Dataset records
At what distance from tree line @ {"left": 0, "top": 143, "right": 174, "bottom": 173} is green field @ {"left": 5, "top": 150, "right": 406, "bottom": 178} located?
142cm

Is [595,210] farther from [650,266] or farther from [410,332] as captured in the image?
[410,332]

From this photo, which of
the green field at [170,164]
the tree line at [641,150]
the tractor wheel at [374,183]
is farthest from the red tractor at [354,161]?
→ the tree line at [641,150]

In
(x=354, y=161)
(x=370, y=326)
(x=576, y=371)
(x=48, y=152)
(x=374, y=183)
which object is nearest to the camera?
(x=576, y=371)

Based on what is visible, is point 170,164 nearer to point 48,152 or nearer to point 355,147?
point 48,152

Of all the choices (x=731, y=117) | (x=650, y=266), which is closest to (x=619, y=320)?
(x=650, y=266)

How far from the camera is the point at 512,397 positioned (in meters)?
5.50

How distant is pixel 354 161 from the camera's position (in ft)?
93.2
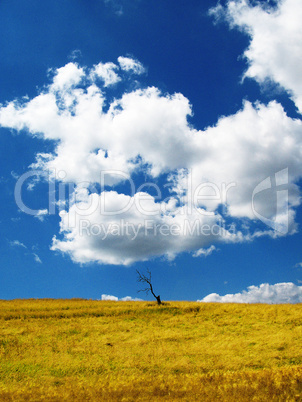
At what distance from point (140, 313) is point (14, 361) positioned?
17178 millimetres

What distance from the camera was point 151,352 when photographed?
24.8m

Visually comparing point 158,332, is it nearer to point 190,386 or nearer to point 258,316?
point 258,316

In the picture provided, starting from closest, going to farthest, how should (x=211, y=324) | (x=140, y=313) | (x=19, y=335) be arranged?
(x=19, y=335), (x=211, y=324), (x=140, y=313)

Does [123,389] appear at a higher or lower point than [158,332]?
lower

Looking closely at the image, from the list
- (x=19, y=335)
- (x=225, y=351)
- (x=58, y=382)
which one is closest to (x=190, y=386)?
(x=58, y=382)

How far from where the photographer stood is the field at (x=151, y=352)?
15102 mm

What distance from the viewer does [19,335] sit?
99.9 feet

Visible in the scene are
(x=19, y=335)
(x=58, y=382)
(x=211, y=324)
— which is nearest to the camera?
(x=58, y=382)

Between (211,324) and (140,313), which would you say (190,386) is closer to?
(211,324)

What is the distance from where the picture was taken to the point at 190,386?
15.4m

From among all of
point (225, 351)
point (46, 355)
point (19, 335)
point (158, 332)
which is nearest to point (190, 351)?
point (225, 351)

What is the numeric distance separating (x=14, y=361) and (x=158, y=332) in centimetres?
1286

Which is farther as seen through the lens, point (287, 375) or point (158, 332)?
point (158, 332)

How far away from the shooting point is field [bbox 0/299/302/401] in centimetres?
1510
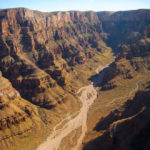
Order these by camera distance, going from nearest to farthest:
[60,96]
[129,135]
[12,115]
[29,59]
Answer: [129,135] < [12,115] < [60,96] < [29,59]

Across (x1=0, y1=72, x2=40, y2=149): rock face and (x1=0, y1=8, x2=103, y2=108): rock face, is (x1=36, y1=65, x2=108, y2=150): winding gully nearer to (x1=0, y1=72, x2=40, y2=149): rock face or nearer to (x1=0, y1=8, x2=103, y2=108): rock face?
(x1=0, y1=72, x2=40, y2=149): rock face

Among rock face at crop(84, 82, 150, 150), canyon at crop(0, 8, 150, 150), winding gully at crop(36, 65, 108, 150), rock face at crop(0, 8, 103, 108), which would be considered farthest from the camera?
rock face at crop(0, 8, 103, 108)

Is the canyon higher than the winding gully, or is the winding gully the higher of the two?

DIRECTIONS |
Lay out the data as a Markdown table with columns headed Row and Line, numbering each row. Cover the lines from the one containing "Visible in the scene are" through the end of the data, inclusive, skipping blank lines and leaving the pictures out.

RESPONSE |
| Row | Line |
|---|---|
| 1 | Visible in the scene are |
| 2 | (x=19, y=335) |
| 3 | (x=58, y=382) |
| 4 | (x=211, y=324) |
| 5 | — which is nearest to the camera? |
| 6 | (x=58, y=382) |
| 7 | Between (211,324) and (140,313), which would you say (190,386) is closer to? |
| 8 | (211,324) |
| 9 | What is the distance from where the picture was taken to the point at 190,386? |
| 10 | 15.4m |
| 11 | From among all of |
| 12 | point (225, 351) |
| 13 | point (46, 355) |
| 14 | point (19, 335) |
| 15 | point (158, 332) |
| 16 | which is nearest to point (190, 351)? |
| 17 | point (225, 351) |
| 18 | What is the numeric distance separating (x=14, y=361) and (x=158, y=332) in centimetres? |
| 19 | 1286 |
| 20 | Which is farther as seen through the lens, point (287, 375) or point (158, 332)? |
| 21 | point (158, 332) |
| 22 | How far away from the shooting point is field [bbox 0/299/302/401] in centimetres? |
| 23 | 1510 |
| 24 | Order these by camera distance, going from nearest to farthest: |
| 25 | [60,96] |
| 26 | [129,135] |
| 27 | [12,115] |
| 28 | [29,59] |
| 29 | Answer: [129,135] < [12,115] < [60,96] < [29,59] |
| 30 | Across (x1=0, y1=72, x2=40, y2=149): rock face and (x1=0, y1=8, x2=103, y2=108): rock face, is (x1=36, y1=65, x2=108, y2=150): winding gully nearer to (x1=0, y1=72, x2=40, y2=149): rock face or nearer to (x1=0, y1=8, x2=103, y2=108): rock face? |
| 31 | (x1=0, y1=72, x2=40, y2=149): rock face |
| 32 | Among rock face at crop(84, 82, 150, 150), canyon at crop(0, 8, 150, 150), winding gully at crop(36, 65, 108, 150), rock face at crop(0, 8, 103, 108), which would be considered farthest from the camera? |
| 33 | rock face at crop(0, 8, 103, 108) |
| 34 | Is the canyon higher than the winding gully, or is the winding gully the higher of the two? |